A few years earlier, a 59 year old man with diabetes presented to the hospital with a “D.N.R.” tattoo on his chest, shown in Figure 2. However, this patient explained that though he did not want prolonged attempts at life saving care, “he indicated that he would want resuscitative efforts in the event of cardiac or respiratory arrest” (Cooper, 2012). The patient later explained to physicians that he had lost a bet and consequently had to tattoo “D.N.R” on his chest. “He stated that he did not think anyone would take his tattoo seriously and declined tattoo removal” (Cooper 2012).

Fig. 2 – Photograph of patient’s tattoo that was regretted (Image: Cooper, JGIM)

In context of these situations, the rhetorical implications of a “Do Not Resuscitate” tattoo have serious consequences for patients and their families, as well as for the field of medicine as a whole. However, in each case, a rhetorical analysis is completed based on the aggregation of discourses at the time, which is continually being modified and updated to reflect a changing society, and its changing values.

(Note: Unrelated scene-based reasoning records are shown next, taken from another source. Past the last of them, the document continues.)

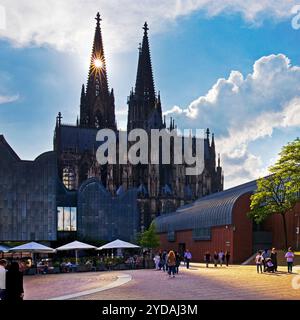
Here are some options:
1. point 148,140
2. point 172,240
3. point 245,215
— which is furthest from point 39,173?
point 148,140

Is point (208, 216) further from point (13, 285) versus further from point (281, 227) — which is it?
point (13, 285)

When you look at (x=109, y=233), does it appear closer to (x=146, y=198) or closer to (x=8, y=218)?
(x=8, y=218)

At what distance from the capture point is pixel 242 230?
5344 cm

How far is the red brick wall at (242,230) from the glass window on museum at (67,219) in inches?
1022

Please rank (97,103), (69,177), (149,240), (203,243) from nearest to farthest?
(203,243) → (149,240) → (69,177) → (97,103)

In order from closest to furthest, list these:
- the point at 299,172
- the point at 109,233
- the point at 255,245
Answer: the point at 299,172
the point at 255,245
the point at 109,233

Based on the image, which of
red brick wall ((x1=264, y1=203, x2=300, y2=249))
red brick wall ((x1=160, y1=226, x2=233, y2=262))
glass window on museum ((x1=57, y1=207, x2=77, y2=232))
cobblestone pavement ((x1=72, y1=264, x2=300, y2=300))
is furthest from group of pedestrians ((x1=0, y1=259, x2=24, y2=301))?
glass window on museum ((x1=57, y1=207, x2=77, y2=232))

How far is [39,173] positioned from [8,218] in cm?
659

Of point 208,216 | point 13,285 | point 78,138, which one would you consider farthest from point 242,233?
point 78,138

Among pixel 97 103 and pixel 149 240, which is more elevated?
pixel 97 103

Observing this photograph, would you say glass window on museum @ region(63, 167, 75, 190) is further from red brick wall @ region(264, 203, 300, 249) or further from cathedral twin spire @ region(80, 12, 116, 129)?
red brick wall @ region(264, 203, 300, 249)

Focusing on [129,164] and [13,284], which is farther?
[129,164]

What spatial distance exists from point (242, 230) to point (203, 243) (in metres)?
9.08
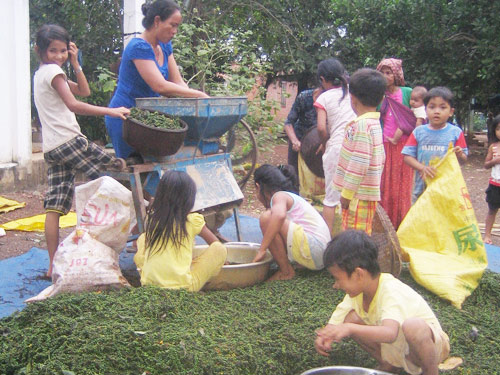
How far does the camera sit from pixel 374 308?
243 centimetres

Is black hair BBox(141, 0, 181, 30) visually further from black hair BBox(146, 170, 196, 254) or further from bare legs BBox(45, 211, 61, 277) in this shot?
bare legs BBox(45, 211, 61, 277)

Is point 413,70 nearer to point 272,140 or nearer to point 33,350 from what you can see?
point 272,140

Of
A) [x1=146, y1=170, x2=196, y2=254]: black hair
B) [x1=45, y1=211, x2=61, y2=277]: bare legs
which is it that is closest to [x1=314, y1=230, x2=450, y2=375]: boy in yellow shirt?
[x1=146, y1=170, x2=196, y2=254]: black hair

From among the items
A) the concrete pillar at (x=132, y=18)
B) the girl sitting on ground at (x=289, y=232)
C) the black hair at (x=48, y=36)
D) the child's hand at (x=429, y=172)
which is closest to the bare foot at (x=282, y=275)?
the girl sitting on ground at (x=289, y=232)

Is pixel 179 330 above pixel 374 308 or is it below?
below

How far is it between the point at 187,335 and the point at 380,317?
0.87m

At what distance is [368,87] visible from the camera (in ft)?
11.9

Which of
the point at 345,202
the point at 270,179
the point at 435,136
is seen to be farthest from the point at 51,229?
the point at 435,136

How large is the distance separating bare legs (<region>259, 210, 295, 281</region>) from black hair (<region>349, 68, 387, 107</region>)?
3.07ft

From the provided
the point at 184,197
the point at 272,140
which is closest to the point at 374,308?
the point at 184,197

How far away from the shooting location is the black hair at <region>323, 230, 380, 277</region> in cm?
237

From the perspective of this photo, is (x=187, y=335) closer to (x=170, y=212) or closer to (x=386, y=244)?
(x=170, y=212)

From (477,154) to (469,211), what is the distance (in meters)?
10.8

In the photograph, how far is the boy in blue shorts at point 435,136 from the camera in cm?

Bever L. A man collapsed with ‘Do Not Resuscitate’ tattooed on his chest. Doctors didn’t know what to do. Washington Post. December 1, 2017. Accessed February 2, 2018.

Cooper L, Aronowitz P. DNR Tattoos: A Cautionary Tale. Journal of General Internal Medicine. 2012; 27(10):1383-1383. doi:10.1007/s11606-012-2059-8.

Fortin J. His Tattoo Said ‘Do Not Resuscitate.’ Doctors Wanted Another Opinion. New York Times. December 4, 2017. Accessed February 2, 2018.

Holt GE, Sarmento B, Kett D, Goodman KW. An Unconscious Patient with a DNR Tattoo. New England Journal of Medicine. 2017; 377(22):2192-2193. doi:10.1056/nejmc1713344.

Khullar D. We’re Bad at Death. Can We Talk? New York Times. May 10, 2017. Accessed February 2, 2018.